Leggo che il presidente Anpi di Cento (Oriano Tommasini) “ha fatto rivivere il nome e le gesta del colonnello Vittorio Falzoni Gallerani, che abbandonò l’esercito per entrare nella Resistenza”.
Suppongo che si tratti di un riassunto, perchè dalla lettura delle parole citate, sembra che si parli di un Colonnello che abbandonò il Regio Esercito.
Ricostruiamo allora la vicenda in maniera precisa.
Vittorio Falzoni Gallerani (1916-1945) apparteneva a una delle più grandi famiglie di professionisti e agrari centesi e prestò servizio militare nel Regio Esercito quale ufficiale di complemento nell’artiglieria contraerea. Dopo l’8 settembre 1943 venne richiamato in servizio dall’esercito di Salò e destinato in Liguria. E vestì la divisa della RSI fino al giugno 1944. Poi disertò per unirsi ad una formazione partigiana “garibaldina” che agiva su quelle montagne e ne assunse presto funzioni di comando.

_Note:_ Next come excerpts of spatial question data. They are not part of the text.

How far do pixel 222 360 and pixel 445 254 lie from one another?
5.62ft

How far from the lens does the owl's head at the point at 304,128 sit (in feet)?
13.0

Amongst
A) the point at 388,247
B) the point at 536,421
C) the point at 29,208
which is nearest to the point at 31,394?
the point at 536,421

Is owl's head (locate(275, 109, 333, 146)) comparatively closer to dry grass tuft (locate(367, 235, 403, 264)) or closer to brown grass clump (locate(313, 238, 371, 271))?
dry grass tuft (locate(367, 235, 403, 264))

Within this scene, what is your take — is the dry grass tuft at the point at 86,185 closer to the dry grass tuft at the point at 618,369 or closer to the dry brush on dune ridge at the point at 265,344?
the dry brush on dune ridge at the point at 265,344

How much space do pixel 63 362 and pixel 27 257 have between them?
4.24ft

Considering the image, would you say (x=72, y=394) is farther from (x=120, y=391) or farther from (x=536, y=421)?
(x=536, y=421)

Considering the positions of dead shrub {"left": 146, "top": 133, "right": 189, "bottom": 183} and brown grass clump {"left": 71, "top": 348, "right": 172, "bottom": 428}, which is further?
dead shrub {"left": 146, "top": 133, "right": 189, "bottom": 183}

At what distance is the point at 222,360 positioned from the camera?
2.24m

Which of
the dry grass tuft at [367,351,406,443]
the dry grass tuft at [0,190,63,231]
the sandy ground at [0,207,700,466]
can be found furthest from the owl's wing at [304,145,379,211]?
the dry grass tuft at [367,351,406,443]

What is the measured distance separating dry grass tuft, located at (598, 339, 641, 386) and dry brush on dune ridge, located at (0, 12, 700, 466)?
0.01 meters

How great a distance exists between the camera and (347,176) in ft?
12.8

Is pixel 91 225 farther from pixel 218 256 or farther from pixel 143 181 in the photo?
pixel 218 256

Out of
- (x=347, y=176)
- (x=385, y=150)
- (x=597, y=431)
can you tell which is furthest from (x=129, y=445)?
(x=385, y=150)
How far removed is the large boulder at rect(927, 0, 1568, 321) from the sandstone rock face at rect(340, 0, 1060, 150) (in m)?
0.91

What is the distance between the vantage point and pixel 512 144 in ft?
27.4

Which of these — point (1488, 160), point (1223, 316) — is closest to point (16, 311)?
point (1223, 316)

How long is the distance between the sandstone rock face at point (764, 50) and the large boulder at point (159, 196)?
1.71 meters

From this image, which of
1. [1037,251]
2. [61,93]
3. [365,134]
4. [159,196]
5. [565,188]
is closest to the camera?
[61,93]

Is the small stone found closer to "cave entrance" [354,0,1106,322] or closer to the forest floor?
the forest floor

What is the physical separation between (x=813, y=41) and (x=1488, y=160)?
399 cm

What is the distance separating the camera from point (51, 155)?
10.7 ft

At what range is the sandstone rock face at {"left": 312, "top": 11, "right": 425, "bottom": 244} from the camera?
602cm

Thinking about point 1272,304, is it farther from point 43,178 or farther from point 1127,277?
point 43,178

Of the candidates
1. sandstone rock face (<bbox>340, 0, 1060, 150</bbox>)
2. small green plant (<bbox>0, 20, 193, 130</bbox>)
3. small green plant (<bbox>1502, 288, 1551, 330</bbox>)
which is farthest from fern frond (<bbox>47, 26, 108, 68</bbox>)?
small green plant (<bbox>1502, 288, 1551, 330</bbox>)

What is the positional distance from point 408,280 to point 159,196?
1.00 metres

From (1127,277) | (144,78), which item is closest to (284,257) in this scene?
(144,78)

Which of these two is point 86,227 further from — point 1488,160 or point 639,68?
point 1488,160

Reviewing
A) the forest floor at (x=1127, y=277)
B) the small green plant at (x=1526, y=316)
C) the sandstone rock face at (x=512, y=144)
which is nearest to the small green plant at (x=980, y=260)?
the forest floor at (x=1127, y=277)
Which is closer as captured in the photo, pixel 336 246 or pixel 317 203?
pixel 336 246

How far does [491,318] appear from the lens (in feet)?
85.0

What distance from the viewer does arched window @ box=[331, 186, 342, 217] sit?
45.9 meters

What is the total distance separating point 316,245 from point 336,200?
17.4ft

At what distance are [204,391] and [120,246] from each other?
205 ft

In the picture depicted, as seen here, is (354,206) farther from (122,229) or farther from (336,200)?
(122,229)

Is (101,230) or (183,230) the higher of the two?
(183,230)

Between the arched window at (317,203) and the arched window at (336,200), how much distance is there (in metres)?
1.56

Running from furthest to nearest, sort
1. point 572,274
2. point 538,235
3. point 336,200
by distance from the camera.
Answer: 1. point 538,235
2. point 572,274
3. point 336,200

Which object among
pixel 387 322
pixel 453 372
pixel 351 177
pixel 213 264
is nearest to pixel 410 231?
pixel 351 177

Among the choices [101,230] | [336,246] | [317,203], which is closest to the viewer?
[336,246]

In una sua lettera scrisse infatti : “Ho avuto la fortuna di essere vicino ai partigiani e il 19 giugno 1944 sono salito in montagna con tutti i miei uomini, lasciando con tanto di naso il mio tenente”. Prese il nome di battaglia di “Filippo” aggiungendo anche il grado di tenente colonnello, al solo scopo di confondere i nemici (cioè i Tedeschi e i suoi ex-commilitoni). Un giorno dell’inverno 1944/45, mentre da solo percorreva un sentiero vicino a Taggia, morì durante uno scontro con un reparto repubblichino, contro il quale non esitò ad aprire il fuoco con la sola pistola che in quel momento aveva con sé (vedi: http://files.famigliacentese.it/200015278-0728108305/Fam%C3%A8%20Zenteisa_Aprile%202019.pdf).

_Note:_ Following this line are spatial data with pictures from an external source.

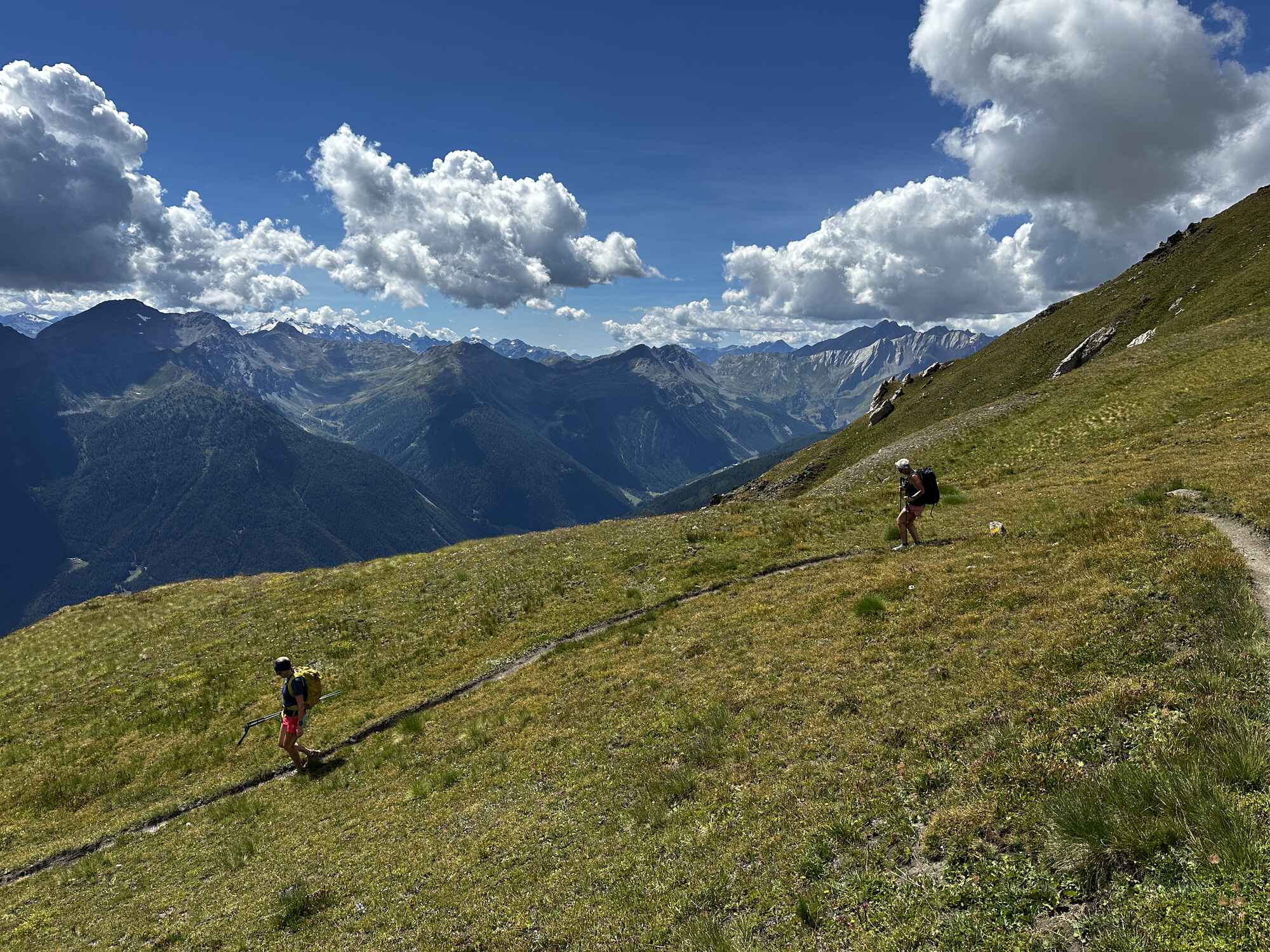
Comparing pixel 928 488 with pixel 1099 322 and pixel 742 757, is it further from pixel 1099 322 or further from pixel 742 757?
pixel 1099 322

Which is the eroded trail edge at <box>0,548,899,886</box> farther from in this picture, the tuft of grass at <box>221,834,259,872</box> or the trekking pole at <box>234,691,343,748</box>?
the tuft of grass at <box>221,834,259,872</box>

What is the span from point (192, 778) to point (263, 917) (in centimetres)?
1241


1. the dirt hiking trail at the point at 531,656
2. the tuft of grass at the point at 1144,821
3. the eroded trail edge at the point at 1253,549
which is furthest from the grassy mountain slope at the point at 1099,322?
the tuft of grass at the point at 1144,821

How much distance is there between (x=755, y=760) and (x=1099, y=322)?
419 ft

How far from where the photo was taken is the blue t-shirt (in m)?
19.6

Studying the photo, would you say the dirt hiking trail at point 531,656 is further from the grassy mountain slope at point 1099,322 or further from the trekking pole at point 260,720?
the grassy mountain slope at point 1099,322

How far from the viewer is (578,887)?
1002cm

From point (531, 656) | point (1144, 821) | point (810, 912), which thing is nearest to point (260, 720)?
point (531, 656)

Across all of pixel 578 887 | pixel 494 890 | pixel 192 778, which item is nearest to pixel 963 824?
pixel 578 887

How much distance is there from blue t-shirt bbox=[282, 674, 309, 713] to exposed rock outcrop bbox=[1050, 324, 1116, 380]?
352ft

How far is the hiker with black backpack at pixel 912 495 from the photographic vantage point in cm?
2381

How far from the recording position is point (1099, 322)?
105438 mm

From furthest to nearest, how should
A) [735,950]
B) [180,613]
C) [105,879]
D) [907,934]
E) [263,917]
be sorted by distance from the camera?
[180,613] → [105,879] → [263,917] → [735,950] → [907,934]

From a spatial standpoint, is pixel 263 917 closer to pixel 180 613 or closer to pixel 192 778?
pixel 192 778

Insomma, prima del giugno 1944 sarebbe potuto morire con la divisa della R.S.I. per mano dei partigiani. E nessuno lo commemorerebbe.
Scrivo questo non certo per sminuire il valore dimostrato da Vittorio Falzoni Gallerani, ma per far capire, soprattutto ai più giovani, che dopo l’8 settembre molte coscienze furono scosse ed ebbero bisogno di tempo per riflettere, meditare e scegliere.
Adesso tutto sembra semplice, ma in quei mesi concitati non era così facile capire e decidere.
E Falzoni Gallerani, se avesse dovuto uccidere quel tenente che aveva lasciato “con tanto di naso”, forse avrebbe ritenuto la decisione molto dolorosa.
Non giudichiamo quindi frettolosamente, con fare manicheo, le scelte di quel periodo, perchè oggi è facile distinguere fra chi aveva ragione e chi aveva torto. Francesco Tumiati, medaglia d’oro della Resistenza, morì fucilato mentre il fratello Gaetano (lo scrive lui stesso nel libro “Prigionieri nel Texas”), ritenendo disonorevole gettarsi ai piedi dei vincitori, prestava giuramento di fedeltà alla R.S.I. nelle mani di Giovanni Roberti, futuro parlamentare del MSI e fondatore della CISNAL.
Prima di giudicare, dunque, cerchiamo di capire e non pretendiamo sempre di giudicare il passato con gli occhi e le conoscenze di oggi.